May 18, 2012
I support the final rule establishing swap data recordkeeping and reporting requirements for pre-enactment and transition swaps, collectively called “historical swaps.” One of the main goals of the Dodd-Frank Wall Street Reform and Consumer Protection Act (Dodd-Frank Act) is to bring transparency to the unregulated swaps market. Starting this summer, light will shine for the first time on this market with the reporting both to the public and to regulators of nearly every swap transaction.
The historical swaps rule builds on already completed swaps market transparency rules. It will help give regulators a complete picture of the swaps market, including data on swaps in existence at the time of the Dodd-Frank Act’s passage.

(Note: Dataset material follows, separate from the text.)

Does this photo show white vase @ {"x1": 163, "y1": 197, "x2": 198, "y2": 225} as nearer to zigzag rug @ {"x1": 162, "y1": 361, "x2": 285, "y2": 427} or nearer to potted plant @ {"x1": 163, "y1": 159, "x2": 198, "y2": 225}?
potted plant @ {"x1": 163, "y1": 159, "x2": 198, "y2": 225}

The rule provides market participants guidance on the reporting requirements for pre-enactment swaps (those entered into before the enactment of the Dodd-Frank Act) as well as transition swaps (those entered into between the enactment date of the law and the applicable compliance date for swap data reporting). The rule specifies clearly what records must be kept and what data must be reported to swap data repositories (SDRs) with respect to these historical swaps. It ensures that the historical swaps data needed by regulators is available through SDRs beginning on the compliance date for swap data reporting.
The rule achieves the reporting benefits of Dodd-Frank while reducing the costs and burdens associated with recordkeeping for historical swaps. Recordkeeping requirements for these swaps are minimized for counterparties who are not swap dealers or major swap participants. These counterparties are permitted to maintain records in any format they choose, and are allowed five days to retrieve their records.